An Overview of Extensible Markup Language

An Overview of Extensible Markup Language

By Carol E. Wolf, Professor Emeritus, Pace University, NY

Some History......

Unicode......

XML Tags and Rules......

XML Example for an Address......

Tree Structure......

Attributes......

Entities and CDATA......

XHTML......

Document Type Definitions......

A DTD for the Address Example......

A Grocery Store Example......

A Cascading Style Sheet for the Grocery Example......

Attributes and DTDs......

XML Schema......

Namespaces......

Simple Address Example......

Attributes in Schema......

Extensible Stylesheet Language Transformations......

Transformation for the Address Example......

An Address Book Example......

The Roster Example......

XPath......

Using the Attributes......

Java Support for Transformations......

XML Parsers......

Element Extractor......

DOM Parsers......

References......

An Overview of Extensible Markup Language

Some History

Standard Generalized Markup Language (SGML) was developed in the 1960s and 1970s.
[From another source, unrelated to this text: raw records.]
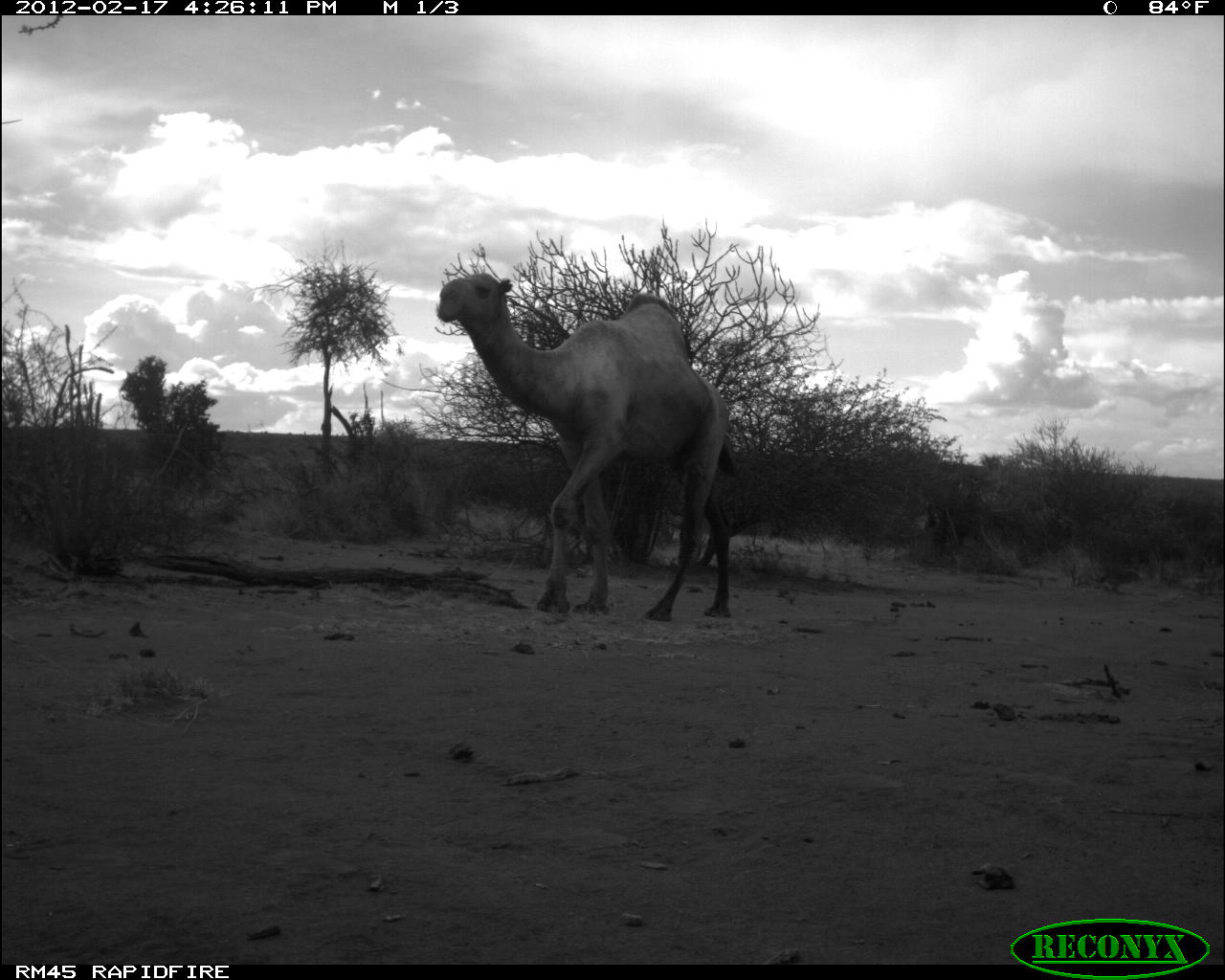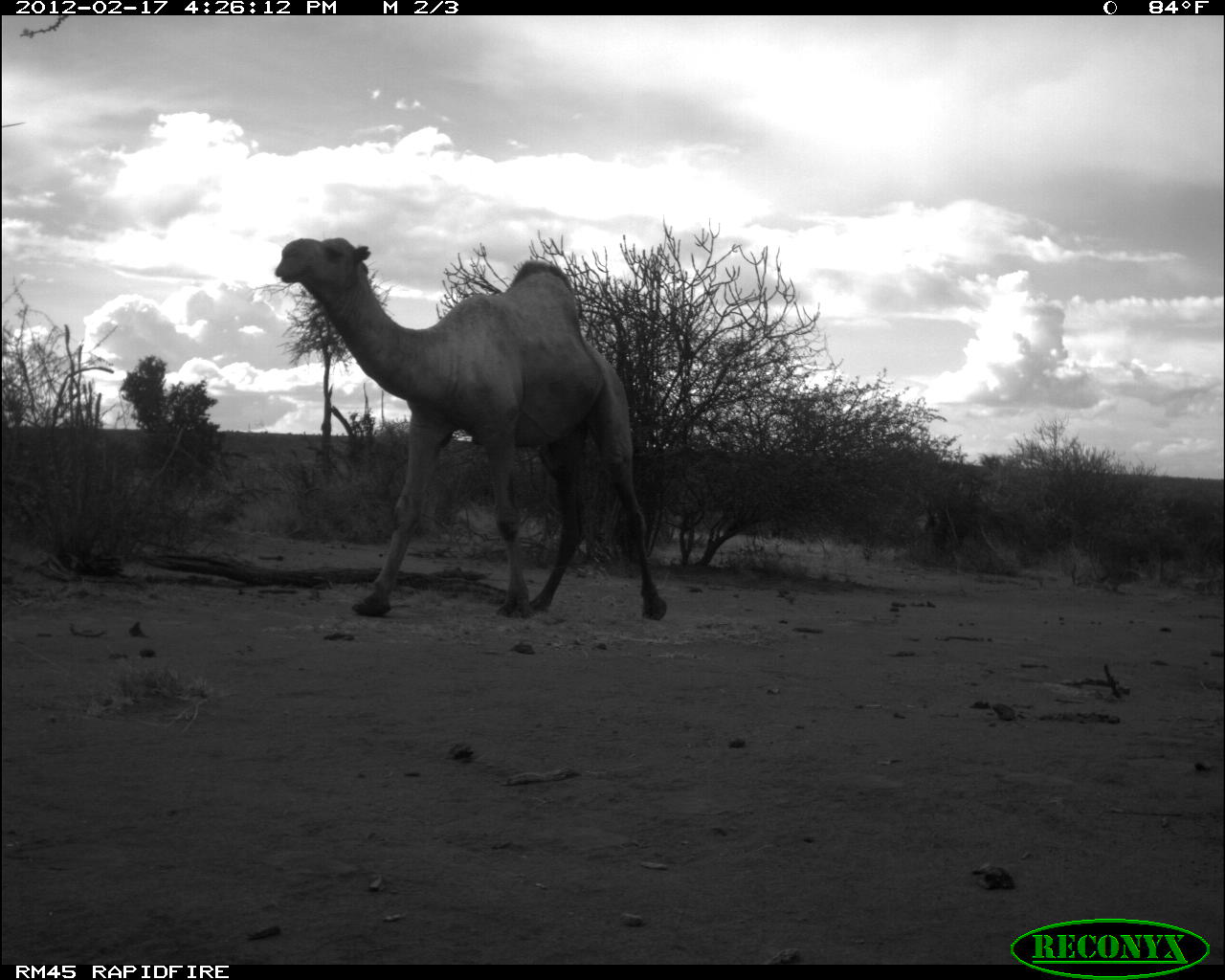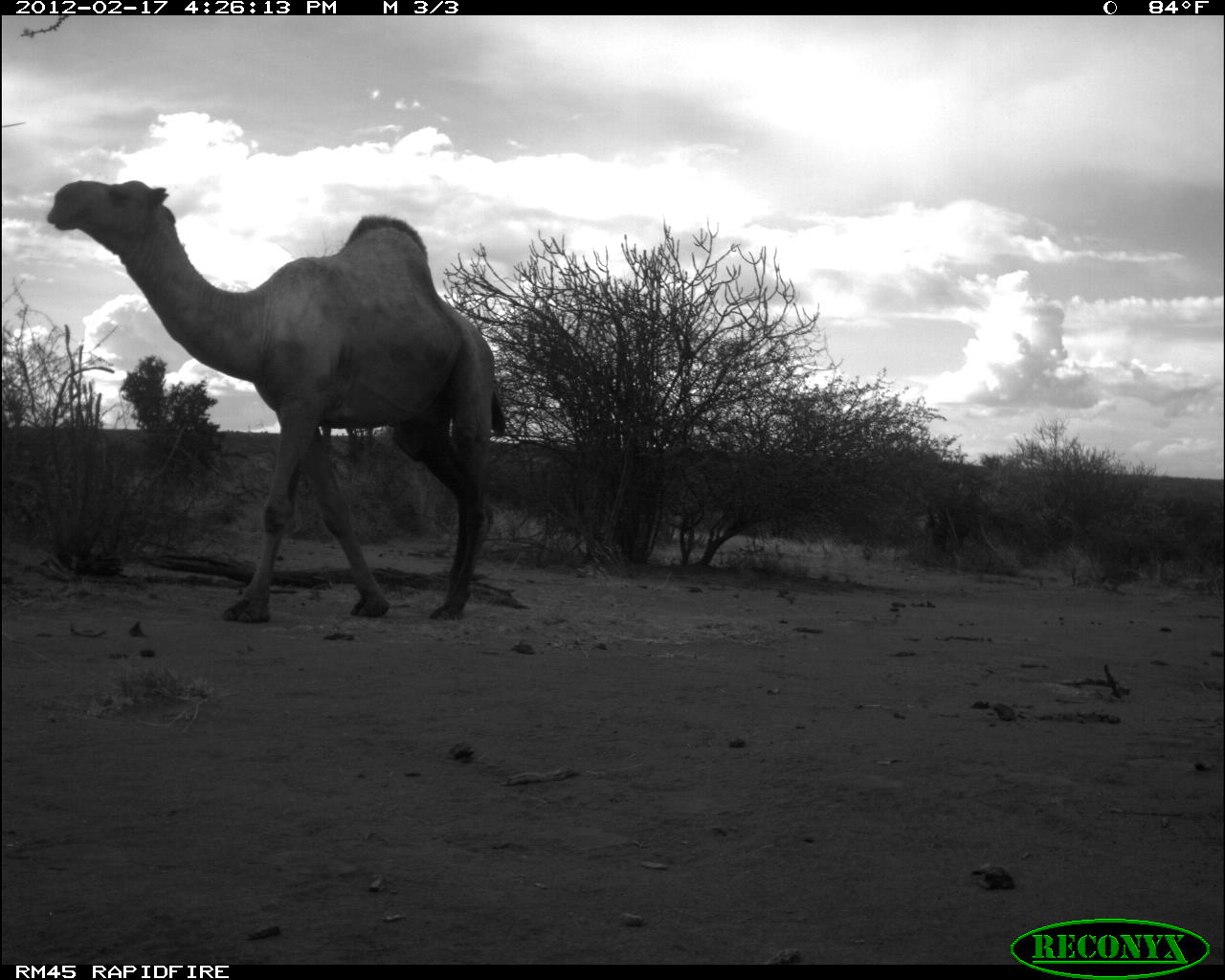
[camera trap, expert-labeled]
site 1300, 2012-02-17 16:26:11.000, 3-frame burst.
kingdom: Animalia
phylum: Chordata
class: Mammalia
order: Artiodactyla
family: Camelidae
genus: Camelus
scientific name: Camelus dromedarius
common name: dromedary camel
Camelus dromedarius (dromedary camel), count 1.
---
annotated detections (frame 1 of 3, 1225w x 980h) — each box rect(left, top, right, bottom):
camelus dromedarius: rect(436, 271, 738, 620)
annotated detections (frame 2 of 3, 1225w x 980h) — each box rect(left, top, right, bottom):
camelus dromedarius: rect(274, 235, 665, 620)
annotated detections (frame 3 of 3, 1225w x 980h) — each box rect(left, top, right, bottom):
camelus dromedarius: rect(44, 176, 506, 623)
Its purpose was to provide a standard way to annotate (markup) documents that was system independent. It became an ISO (International Standards Organization) standard in 1986. It was widely used for text processing up until 2000, but now most applications use XML.

Extensible Markup Language (XML) grew out of SGML. It is somewhat easier to use and so has to a large extent replaced SGML. It was published as a Recommendation by the W3C[1] in 1998. This recommendation (essentially equivalent to a standard) has been undated with a number of additions and modifications. XML itself has a number of subsets, including RSS[2], used to exchange new bulletins, and MathML, a markup language for mathematics.

Hypertext Markup Language (HTML) was developed by Tim Berners-Lee in 1992[3] along with his invention of Hypertext Transfer Protocol (HTTP). Together HTML and HTTP created the World Wide Web. Berners-Lee adapted SGML tags for HTML, carrying over some basic ones. His most important contribution was the addition of the anchor tag <a> together with its hypertext reference, href..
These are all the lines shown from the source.